Por Taís Seibt, jornalista, doutora em Comunicação e pesquisadora do Instituto de Cultura Digital da Unisinos com projeto apoiado pela Fapergs
Pesquisa recente do Comitê Gestor da Internet no Brasil (CGI.br) traduziu em dados o que já se observa na prática: 72% dos usuários de Internet se informa por redes sociais. A novidade crítica do estudo é o baixo índice de confiança nas informações, já que quase metade (48%) reportaram desconfiar "sempre" ou "na maioria das vezes" de notícias de veículos tradicionais. A desconfiança foi menor para informações de "amigos e/ou familiares em redes sociais" (39%) e "informações oficiais e mídias públicas" (39%).
Desconfiar, porém, não se traduz em busca por informação correta: os usuários deixam de verificar por "esquecer" (36%), não ter tempo (33%) ou não ter interesse (33%). Preocupa a naturalidade com que se admite que é difícil reconhecer conteúdos autênticos, mas se rejeita conferir a tarefa a quem tem método e experiência para apontar o caminho.
O jornalismo, historicamente, cumpre o ofício de apurar fatos com base em evidências.
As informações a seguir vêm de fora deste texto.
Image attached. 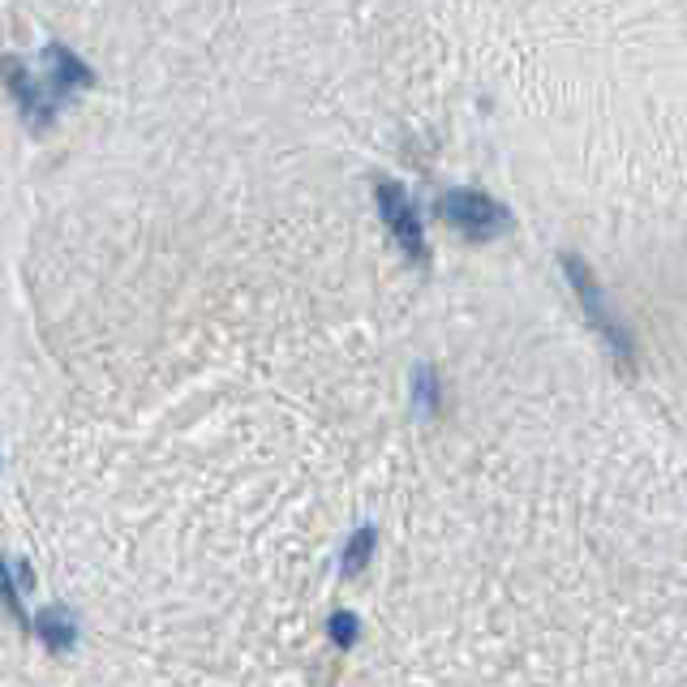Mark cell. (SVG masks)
<instances>
[{
	"label": "cell",
	"instance_id": "cell-1",
	"mask_svg": "<svg viewBox=\"0 0 687 687\" xmlns=\"http://www.w3.org/2000/svg\"><path fill=\"white\" fill-rule=\"evenodd\" d=\"M563 271H567V284H572V293H576V301H581L585 318L601 331V340L610 344L615 361H623V370L632 374V370H637V344H632V336H628V327L615 318V309H610V301H606V293H601L593 267L581 258V254H563Z\"/></svg>",
	"mask_w": 687,
	"mask_h": 687
},
{
	"label": "cell",
	"instance_id": "cell-2",
	"mask_svg": "<svg viewBox=\"0 0 687 687\" xmlns=\"http://www.w3.org/2000/svg\"><path fill=\"white\" fill-rule=\"evenodd\" d=\"M439 215L442 224H451L469 241H494L511 233V211L482 190H447L439 198Z\"/></svg>",
	"mask_w": 687,
	"mask_h": 687
},
{
	"label": "cell",
	"instance_id": "cell-3",
	"mask_svg": "<svg viewBox=\"0 0 687 687\" xmlns=\"http://www.w3.org/2000/svg\"><path fill=\"white\" fill-rule=\"evenodd\" d=\"M374 202H379V215L392 228L395 246L404 249L413 262H426V233H421V215H417L408 190L399 181H392V177H379L374 181Z\"/></svg>",
	"mask_w": 687,
	"mask_h": 687
},
{
	"label": "cell",
	"instance_id": "cell-4",
	"mask_svg": "<svg viewBox=\"0 0 687 687\" xmlns=\"http://www.w3.org/2000/svg\"><path fill=\"white\" fill-rule=\"evenodd\" d=\"M91 82H95V74H91V65L78 52L60 48V44L44 48V78H40V87H44V99L52 103V112H60L69 99L78 91H87Z\"/></svg>",
	"mask_w": 687,
	"mask_h": 687
},
{
	"label": "cell",
	"instance_id": "cell-5",
	"mask_svg": "<svg viewBox=\"0 0 687 687\" xmlns=\"http://www.w3.org/2000/svg\"><path fill=\"white\" fill-rule=\"evenodd\" d=\"M0 74H4V82H9V91L18 99V108H22V116H26V125L31 129H48L52 125V103L44 99V87H40V78L13 56V52H4L0 56Z\"/></svg>",
	"mask_w": 687,
	"mask_h": 687
},
{
	"label": "cell",
	"instance_id": "cell-6",
	"mask_svg": "<svg viewBox=\"0 0 687 687\" xmlns=\"http://www.w3.org/2000/svg\"><path fill=\"white\" fill-rule=\"evenodd\" d=\"M31 632L44 640L48 653H69V649L78 644V619H74L65 606H48V610L35 615Z\"/></svg>",
	"mask_w": 687,
	"mask_h": 687
},
{
	"label": "cell",
	"instance_id": "cell-7",
	"mask_svg": "<svg viewBox=\"0 0 687 687\" xmlns=\"http://www.w3.org/2000/svg\"><path fill=\"white\" fill-rule=\"evenodd\" d=\"M413 408H417L421 417H439L442 379L435 365H417V374H413Z\"/></svg>",
	"mask_w": 687,
	"mask_h": 687
},
{
	"label": "cell",
	"instance_id": "cell-8",
	"mask_svg": "<svg viewBox=\"0 0 687 687\" xmlns=\"http://www.w3.org/2000/svg\"><path fill=\"white\" fill-rule=\"evenodd\" d=\"M374 550H379V533L370 529V525H361L348 545H344V559H340V572L344 576H361L365 567H370V559H374Z\"/></svg>",
	"mask_w": 687,
	"mask_h": 687
},
{
	"label": "cell",
	"instance_id": "cell-9",
	"mask_svg": "<svg viewBox=\"0 0 687 687\" xmlns=\"http://www.w3.org/2000/svg\"><path fill=\"white\" fill-rule=\"evenodd\" d=\"M0 601H4V610L31 632V615H26V606H22V593L13 585V576H9V559H0Z\"/></svg>",
	"mask_w": 687,
	"mask_h": 687
},
{
	"label": "cell",
	"instance_id": "cell-10",
	"mask_svg": "<svg viewBox=\"0 0 687 687\" xmlns=\"http://www.w3.org/2000/svg\"><path fill=\"white\" fill-rule=\"evenodd\" d=\"M357 628H361V619H357L352 610H336V615H331V640H336L340 649H352V644H357Z\"/></svg>",
	"mask_w": 687,
	"mask_h": 687
},
{
	"label": "cell",
	"instance_id": "cell-11",
	"mask_svg": "<svg viewBox=\"0 0 687 687\" xmlns=\"http://www.w3.org/2000/svg\"><path fill=\"white\" fill-rule=\"evenodd\" d=\"M13 585H18V593H31V589H35V567H31L26 559L18 563V576H13Z\"/></svg>",
	"mask_w": 687,
	"mask_h": 687
}]
</instances>
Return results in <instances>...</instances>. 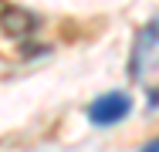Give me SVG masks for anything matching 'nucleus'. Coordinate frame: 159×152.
<instances>
[{
  "instance_id": "nucleus-1",
  "label": "nucleus",
  "mask_w": 159,
  "mask_h": 152,
  "mask_svg": "<svg viewBox=\"0 0 159 152\" xmlns=\"http://www.w3.org/2000/svg\"><path fill=\"white\" fill-rule=\"evenodd\" d=\"M152 71H159V17L139 27L132 51H129V74L135 81H142Z\"/></svg>"
},
{
  "instance_id": "nucleus-2",
  "label": "nucleus",
  "mask_w": 159,
  "mask_h": 152,
  "mask_svg": "<svg viewBox=\"0 0 159 152\" xmlns=\"http://www.w3.org/2000/svg\"><path fill=\"white\" fill-rule=\"evenodd\" d=\"M129 112H132V98L125 91H105V95H98L95 101L88 105V122L105 128V125L122 122Z\"/></svg>"
},
{
  "instance_id": "nucleus-4",
  "label": "nucleus",
  "mask_w": 159,
  "mask_h": 152,
  "mask_svg": "<svg viewBox=\"0 0 159 152\" xmlns=\"http://www.w3.org/2000/svg\"><path fill=\"white\" fill-rule=\"evenodd\" d=\"M146 152H159V139H152V142H146Z\"/></svg>"
},
{
  "instance_id": "nucleus-3",
  "label": "nucleus",
  "mask_w": 159,
  "mask_h": 152,
  "mask_svg": "<svg viewBox=\"0 0 159 152\" xmlns=\"http://www.w3.org/2000/svg\"><path fill=\"white\" fill-rule=\"evenodd\" d=\"M41 20L34 17L31 10H20V7H3L0 10V27L3 34H10V37H24V34H31Z\"/></svg>"
}]
</instances>
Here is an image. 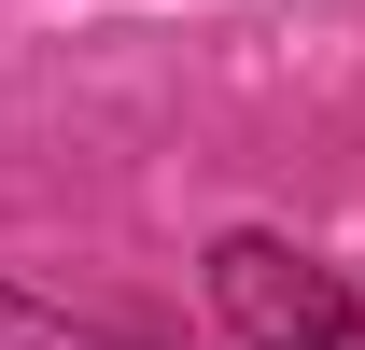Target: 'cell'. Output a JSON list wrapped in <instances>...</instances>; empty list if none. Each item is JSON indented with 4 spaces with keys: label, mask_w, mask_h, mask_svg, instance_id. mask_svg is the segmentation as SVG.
Masks as SVG:
<instances>
[{
    "label": "cell",
    "mask_w": 365,
    "mask_h": 350,
    "mask_svg": "<svg viewBox=\"0 0 365 350\" xmlns=\"http://www.w3.org/2000/svg\"><path fill=\"white\" fill-rule=\"evenodd\" d=\"M211 308L239 350H365V308L323 280L295 238H225L211 253Z\"/></svg>",
    "instance_id": "cell-1"
},
{
    "label": "cell",
    "mask_w": 365,
    "mask_h": 350,
    "mask_svg": "<svg viewBox=\"0 0 365 350\" xmlns=\"http://www.w3.org/2000/svg\"><path fill=\"white\" fill-rule=\"evenodd\" d=\"M0 350H155V336L98 322V308H56V295H29V280H0Z\"/></svg>",
    "instance_id": "cell-2"
}]
</instances>
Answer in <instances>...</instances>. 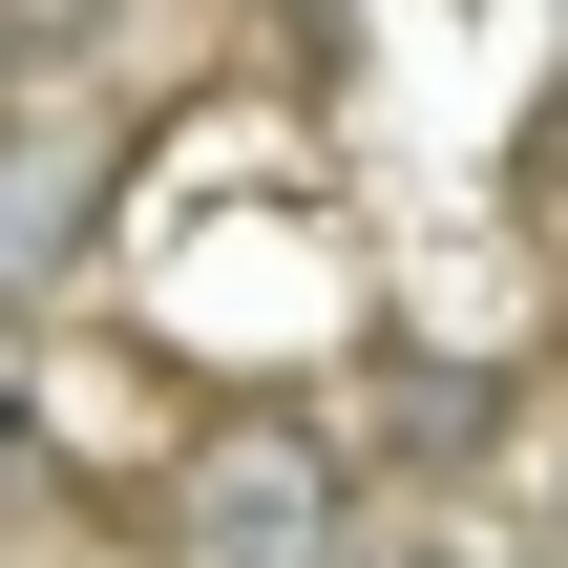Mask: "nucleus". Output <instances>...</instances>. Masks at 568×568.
<instances>
[{"mask_svg":"<svg viewBox=\"0 0 568 568\" xmlns=\"http://www.w3.org/2000/svg\"><path fill=\"white\" fill-rule=\"evenodd\" d=\"M358 548V464L295 400H232L169 485H148V568H337Z\"/></svg>","mask_w":568,"mask_h":568,"instance_id":"f257e3e1","label":"nucleus"},{"mask_svg":"<svg viewBox=\"0 0 568 568\" xmlns=\"http://www.w3.org/2000/svg\"><path fill=\"white\" fill-rule=\"evenodd\" d=\"M337 568H527V548H506V527H358Z\"/></svg>","mask_w":568,"mask_h":568,"instance_id":"7ed1b4c3","label":"nucleus"},{"mask_svg":"<svg viewBox=\"0 0 568 568\" xmlns=\"http://www.w3.org/2000/svg\"><path fill=\"white\" fill-rule=\"evenodd\" d=\"M105 232V148L63 126V105H0V316L21 295H63V253Z\"/></svg>","mask_w":568,"mask_h":568,"instance_id":"f03ea898","label":"nucleus"}]
</instances>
É menos sobre verdade e mais sobre plausibilidade. O fact-checking, que se desenvolveu copiosamente na última década, cristaliza esse propósito com mais transparência: expõe o "caminho do pão" para quem quiser seguir o rastro e tirar suas próprias conclusões. Com honestidade de ambas as partes, leitor e repórter chegam ao mesmo veredito.
Gostar ou não de uma notícia não faz dela verdadeira ou falsa
Não que não haja mau jornalismo, nem que outras fontes sejam desprezíveis. A questão é o método. As enchentes de 2024 são a prova prática de que informação correta importa. Quando amigos e familiares, esses em quem confiamos, compartilhavam informações sem checar, foi na imprensa tradicional e nas fontes públicas oficiais que nos socorremos para ter certeza do que fazer. Os próprios entrevistados na pesquisa do CGI atestaram: verificar dá trabalho, toma tempo. Por que não confiar em quem se dedica ao serviço em tempo integral?
Urge conversar sobre consumo midiático, compreender o trabalho jornalístico e criticá-lo quando falha, desde parâmetros técnicos, não por simpatia. Gostar ou não de uma notícia não faz dela verdadeira ou falsa. Um fato que nos decepciona pode ser plausível, temos de lidar com isso. Há que se desconfiar de quem fala só o que queremos ouvir.